RAG & Vector Search

RAG Chunking Strategies: Fixed, Recursive, and Semantic

If your retrieval-augmented generation system surfaces documents that contain the right keywords but miss the actual answer, your chunking step is usually the culprit. RAG chunking strategies decide whether the model sees a coherent passage or a sliced-up paragraph that loses its meaning halfway through. This guide compares fixed-size, recursive, and semantic chunking — with production code, trade-off analysis, and a decision framework you can apply to your own pipeline today. By the end, you will know which strategy fits your data, what to measure, and where most teams quietly go wrong.

Why Chunking Decides Retrieval Quality

Embedding a 300-page PDF as a single vector is useless. The embedding averages the whole document into one direction in vector space, so any query maps to “broadly relevant” rather than the specific paragraph that answers the question. Chunking exists to break long documents into pieces small enough to embed precisely, but large enough to preserve the context the model needs to answer.

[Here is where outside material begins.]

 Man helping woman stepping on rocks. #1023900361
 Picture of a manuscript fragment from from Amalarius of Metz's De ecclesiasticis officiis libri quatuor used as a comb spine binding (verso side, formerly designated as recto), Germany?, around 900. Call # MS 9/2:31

The chunk size affects three measurable things at once: retrieval precision, recall, and the prompt tokens you pay for at inference. Small chunks score higher on precision because each chunk is tightly focused, but they fragment ideas across boundaries and force the retriever to pull many chunks to reconstruct the full answer. Large chunks preserve context but dilute the embedding signal, so semantically close passages compete for the same vector space.

Furthermore, chunk boundaries change what the embedding actually represents. A chunk that ends mid-sentence creates an embedding for a grammatical fragment, not an idea. A chunk that spans two unrelated sections produces a vector that points at the midpoint between them — useful for neither. As a result, the choice between fixed, recursive, and semantic chunking is not a stylistic preference. It directly determines whether retrieval works.

If you are new to the pipeline these chunks feed into, the end-to-end RAG walkthrough on TeachMeIDEA covers the surrounding components — embedding, storage, retrieval, and generation — so you can see where chunking sits in context.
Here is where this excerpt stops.